T+40 — measurements. Ada: "how do we measure ETA accuracy today?" Priya: "we don't — the feed sends a number; we never compare it to arrival." Martinez: "overrides aren't logged structurally." Two causes; both named as measurements the engagement will have to build to investigate the others.
T+50 — environment. Lee: "weather — but rare, maybe 4 days a year that actually affect unloading." Raj: "yard layout — bay 7 is on the far side, cold and poorly lit at night." Two causes; weather noted as a known-uncovered scope decision.
T+55 — people. Chen: "six of twelve dispatchers have less than six months' tenure." Lee: "dock operator staffing ratios — we're down two from last year." Two causes, both named without defensiveness.
T+65 — ranking. The team ranks. Top: dispatcher radio-handoff gaps, yard-map out of sync, carrier-feed staleness, training turnover. Bottom: weather (low likelihood), yard layout (low investigability in the engagement horizon).
T+70 — close. Twelve causes, four top-ranked, two coverage notes. The top four become issue-tree leaves. The training-turnover cause maps to a G3 observation — it is not an AI-shaped leaf, but it is a leaf the engagement's recommendation has to address.
Pitfalls¶
Vague causes. "Bad communication", "low morale". Push for one observable, testable form. The fishbone is not a place for abstractions.
Missing categories. The team fills three of six and moves on. Run all six, record empties. The most common omission is measurements — because teams often have not thought about what they are and aren't measuring.
Categories as buckets for solutions. "Training" as a cause can slip into "run more training" as an item in the same branch. The diagram is of causes, not remedies.
Branch-length bias. The team assumes whichever branch has the most causes is the main one. Branch length is a function of fluency, not truth. The ranking step is what separates them.
Stopping at the first confirmed cause. Ishikawa is resistance to this. A cause that fits the effect is a hypothesis, not a conclusion. The engagement investigates, and the fishbone records the others so they are not lost.
When not to use¶
- Effects that are definitional ("users are dissatisfied because their job-to-be-done is not served" — the mapping is the analysis, not the causes).
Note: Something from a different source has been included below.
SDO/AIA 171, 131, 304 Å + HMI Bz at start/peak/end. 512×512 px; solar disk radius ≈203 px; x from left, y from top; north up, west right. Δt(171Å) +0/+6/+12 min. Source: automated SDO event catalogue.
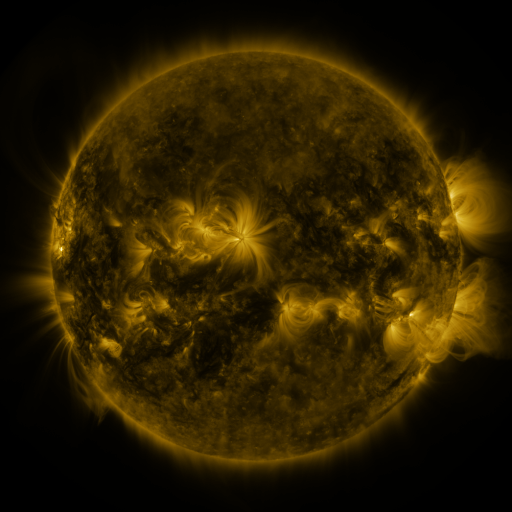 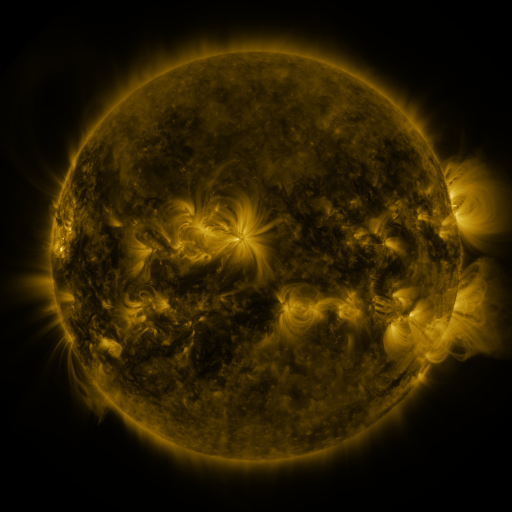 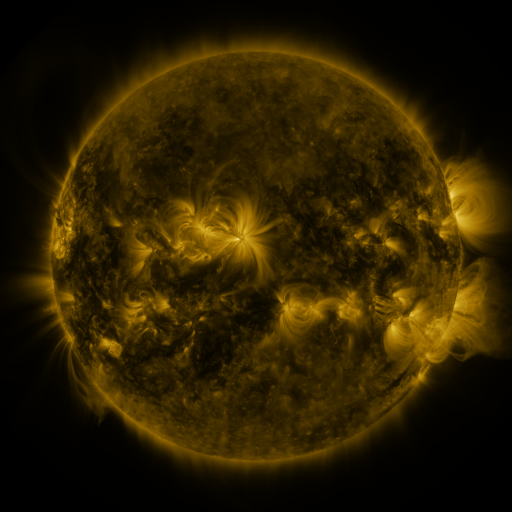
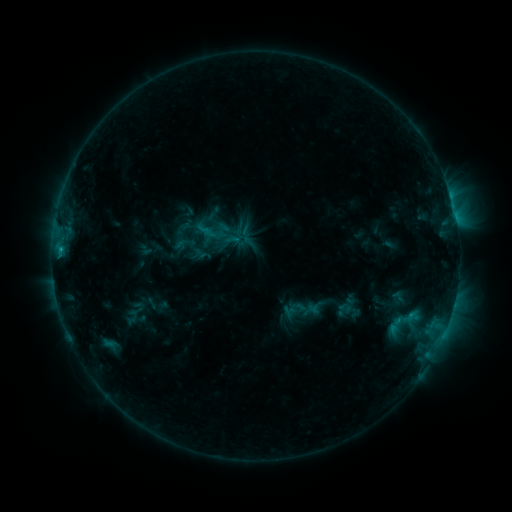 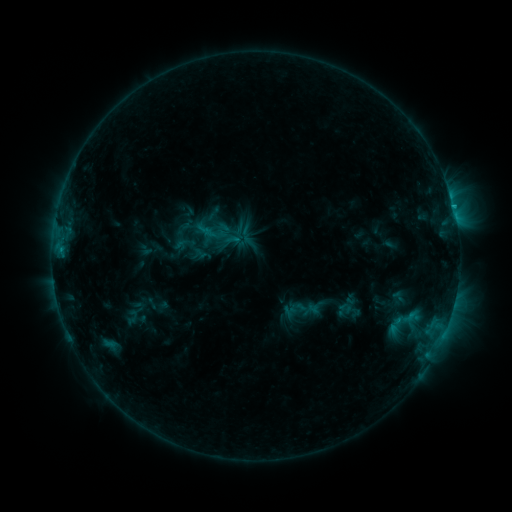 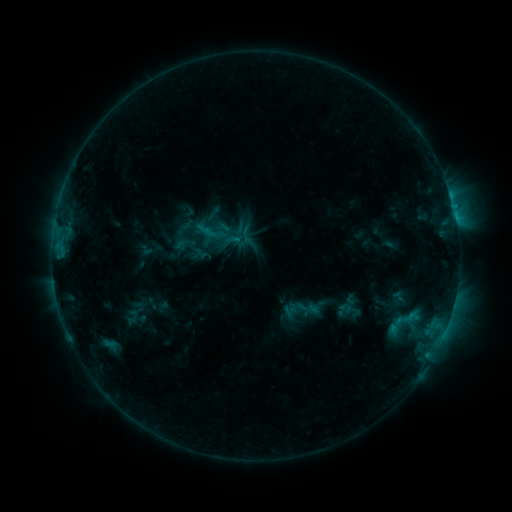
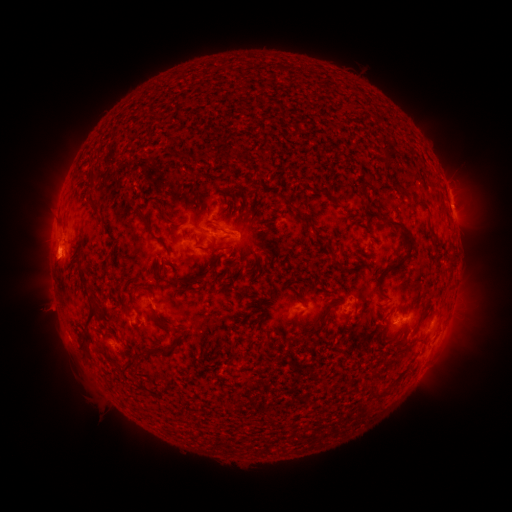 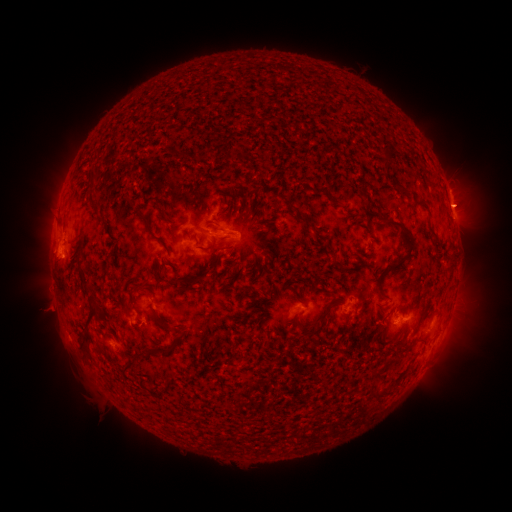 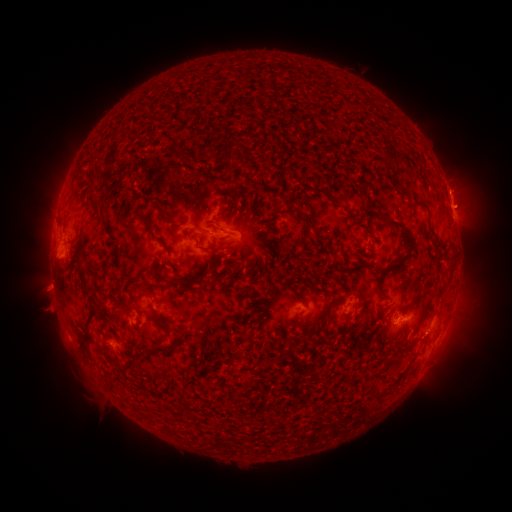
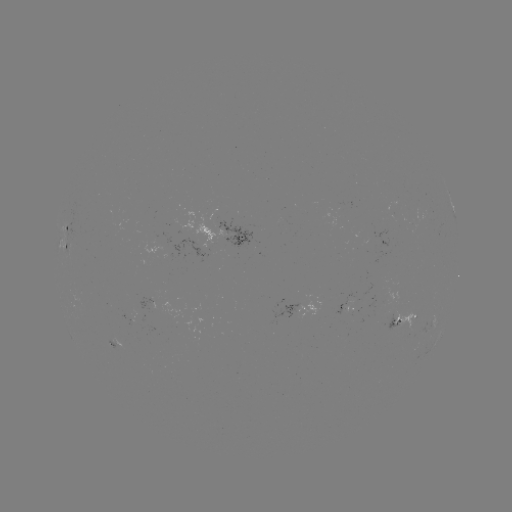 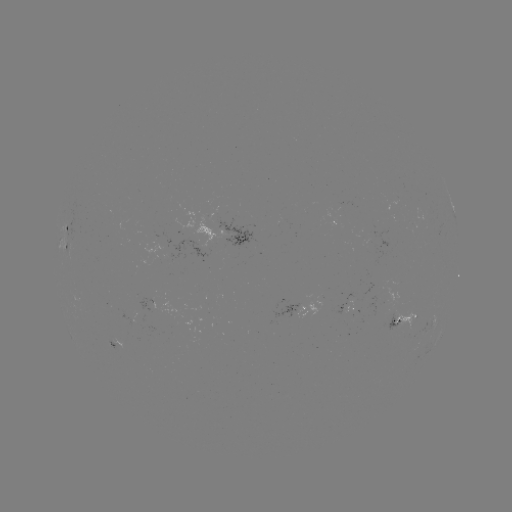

- Engagements where the cause is already known and the engagement's question is about the remedy. The fishbone is diagnostic, not prescriptive.
Provenance¶
Kaoru Ishikawa developed the diagram at Kawasaki Steel in the 1960s; the canonical treatment is his Guide to Quality Control [1]. It is one of the seven basic tools of quality (the Q7), established by the Japanese Union of Scientists and Engineers. The 6M category set is the most widely used; variations (4M, 8M, the service-oriented 4P) serve different domains.
Related tools¶
- Issue tree. Top-ranked fishbone causes become issue-tree leaves.
- Pre-mortem (G3). Ishikawa is diagnostic-retrospective; pre-mortem is diagnostic-prospective.
- Systems-Theoretic Process Analysis (STPA). When the effect is a safety-relevant accident, STPA replaces the fishbone as the decomposition of cause.
Verification¶
[1] Ishikawa K. Guide to Quality Control. Asian Productivity Organization; 1976 (orig. 1968, Japanese). [verified] The canonical treatment of the fishbone diagram and the 6M categories.